Extraia do excerto do documento, sem qualquer alteração, o trecho que começa em "Quero que saibas que a" e termina em "o meu nome.".

- EXCERTO DO DOCUMENTO
----

Mas o tempo passa e, embora não cure tudo, vai secar as lágrimas que nunca caíram a seu devido tempo, vai apagar a música com que ainda nos ouço o tempo todo, vai levar-me a algum lado onde não me faça falta a tua mão para caminhar por um sítio qualquer. Porque foram muitas as vezes em que me desarmaste, sem saberes que tudo o que eu tinha eras tu e, apesar da perfeição que eram os teus traços, foi a nossa história que levou reticências, foi o nosso tempo que ficou parado e foi a melodia que era nossa que continuou a tocar nas noites em que, sem ti, a magia se perdeu.

26.6.05

Quero que saibas que a tua voz ainda me percorre os sentidos, que o teu riso ainda ecoa no meu rosto e as tuas mãos continuam com as palavras que me deixaste no peito. Ainda é contigo que sonho, mesmo sem saber fazê-lo e, apesar de já não haver magia quando as estrelas sobem, ainda te ouço a escolheres uma a dedo para lhe dares o meu nome.
E a vida passa por nós como sempre passou, o tempo com a pressa de quem não espera por ninguém, as lições que decorei ainda sempre a meu lado, previste os meus dias já vazios das tuas mãos e acertaste - o meu sorriso desvanece-se sob o mesmo céu, a mesma música de sempre no silêncio das noites, os meus braços ainda vazios de ti.
E tu tinhas razão, um momento é tudo o que preciso, um sorriso sem nada por trás e a magia das estrelas de volta... porque as palavras já não chegam, a magia é-me urgente, porque os teus passos já não são seguidos dos meus, porque já ninguém ouve comigo a música no silêncio das noites e eu não posso esperar para ver quem vai estender-me a mão quando eu voltar a cair. E porque tu ficaste em mais do que as minhas mãos, ficaste nas folhas em que tentavas desenhar o que íamos ser um dia, ficaste nos dias em que o teu riso ainda se perde, ficaste nas noites em que um segredo marcava o momento em que te encontrava, nas horas que passámos a ouvir a magia que só nós percebíamos no luar. E nos Outonos em que as folhas caíam e o vento não nos trazia mais do que a melodia que ambos vamos fingir que esquecemos. E quero que saibas que é só isso que vou fazer enquanto me for possível, fingir que também a tua voz foi levada pelo tempo, que as tuas mãos já não me tocam o rosto e que acredito que as estrelas vão voltar a subir com a mesma magia de antes, a magia de quando ainda não havia lições decoradas nem músicas para escutar no silêncio das noites em que ficaste.
*
Para ti.... porque a magia das noites perdeu-se contigo.

----

- MATERIAL FORNECIDO
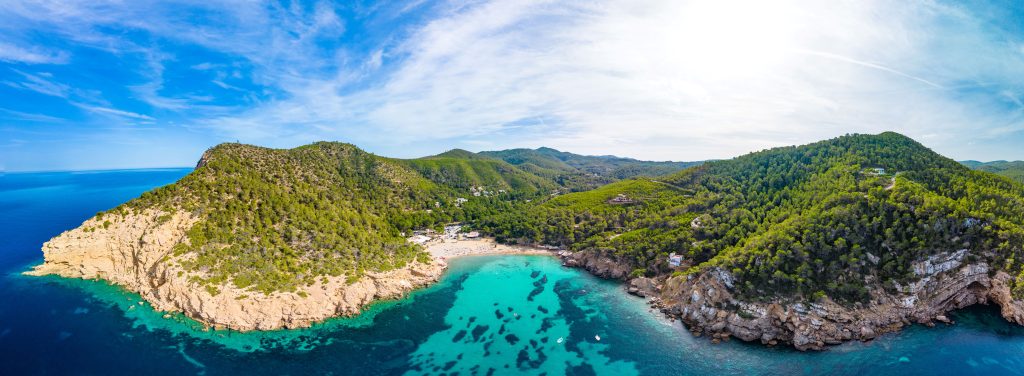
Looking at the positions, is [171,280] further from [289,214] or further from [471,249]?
[471,249]

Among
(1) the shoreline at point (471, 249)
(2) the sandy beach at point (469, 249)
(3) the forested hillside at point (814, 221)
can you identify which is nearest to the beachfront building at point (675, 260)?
(3) the forested hillside at point (814, 221)

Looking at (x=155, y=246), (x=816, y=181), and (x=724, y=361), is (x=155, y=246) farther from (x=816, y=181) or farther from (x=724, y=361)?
(x=816, y=181)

----

- RESPOSTA À TAREFA
Quero que saibas que a tua voz ainda me percorre os sentidos, que o teu riso ainda ecoa no meu rosto e as tuas mãos continuam com as palavras que me deixaste no peito. Ainda é contigo que sonho, mesmo sem saber fazê-lo e, apesar de já não haver magia quando as estrelas sobem, ainda te ouço a escolheres uma a dedo para lhe dares o meu nome.